Written exercise A. List the five acts that the Tank Girl passage says "all get a look in" on the film's soundtrack.
Written exercise B. Reproduce the Tank Girl passage word for word, starting with "The only problem" and going on through "on obscure tangents.".

Text section.

** BEGIN **

Tank Girl slots right in there. It often exhibits a wonderful, freewheeling quality, full of nonsense detours and fantasy. Rebecca breaks into a Cole Porter song; she and Jet Girl evade W&P minions by pretending to be photographers scouting men for a topless calendar; another scene features strippers that look like Austin Powers fembots energetically dancing to Bjork’s “Army of Me”. The film’s soundtrack, it should be said, is aggressively brilliant. Curated by Courtney Love, it plays like a greatest hits record of Nineties grunge and alternative – Veruca Salt, L7, Belly, Portishead and Scott Weiland all get a look in.

The film’s fashion is similarly inspired. There’s a touch of Luc Besson’s The Fifth Element (1997) in its fixation on oranges, silvers and wild silhouettes – even if Tank Girl has received little of that film’s sartorial acclaim. Designed by costumier Arianne Philips and – at least on a couple of pieces – a pre-fame Rick Owens, Petty’s outfits are a mix of hard leather and shiny velvets. She sports thick boots, tiny mini-skirts and jackets decorated in pins. Her hair is spectacularly silver-white, alternately shaved or at least hacked to pieces.

The Tank Girl of the comic books, as drawn by Jamie Hewlett (Dark Horse Comics)
The Tank Girl of the comic books, as drawn by Jamie Hewlett (Dark Horse Comics)

The only problem with any of this – and it was a fundamental one for Tank Girl’s original fanbase – is that it isn’t really Tank Girl. Hewlett and Martin’s original stories, published in Deadline magazine and then later her own series, were shaped by Eighties punk culture. They burn with bratty, sex-positive antagonism, Tank Girl herself a lazy, potty-mouthed and perpetually inebriated outlaw. She drinks, tokes, burps and farts, loves sex, and a key element of her origin story involves the prime minister of Australia defecating his pants because she hadn’t delivered his personal colostomy bags in time. The stories themselves are often deliberately nonsensical, too, marked by their tendency to break the fourth wall and fly off on obscure tangents.

** END **

Supplied material.
** BEGIN **

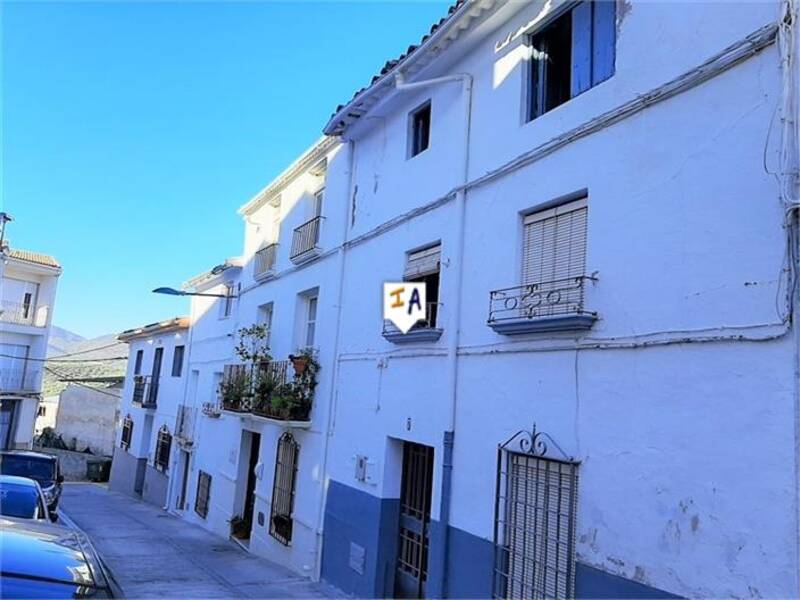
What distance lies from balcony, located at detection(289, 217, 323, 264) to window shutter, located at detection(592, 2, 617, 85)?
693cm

** END **
** BEGIN **

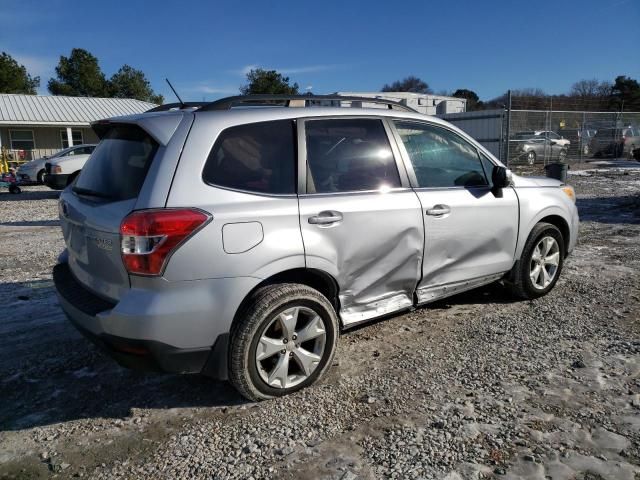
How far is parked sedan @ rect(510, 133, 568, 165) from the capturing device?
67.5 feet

** END **

Correct result A. Veruca Salt, L7, Belly, Portishead, Scott Weiland

Correct result B.
The only problem with any of this – and it was a fundamental one for Tank Girl’s original fanbase – is that it isn’t really Tank Girl. Hewlett and Martin’s original stories, published in Deadline magazine and then later her own series, were shaped by Eighties punk culture. They burn with bratty, sex-positive antagonism, Tank Girl herself a lazy, potty-mouthed and perpetually inebriated outlaw. She drinks, tokes, burps and farts, loves sex, and a key element of her origin story involves the prime minister of Australia defecating his pants because she hadn’t delivered his personal colostomy bags in time. The stories themselves are often deliberately nonsensical, too, marked by their tendency to break the fourth wall and fly off on obscure tangents.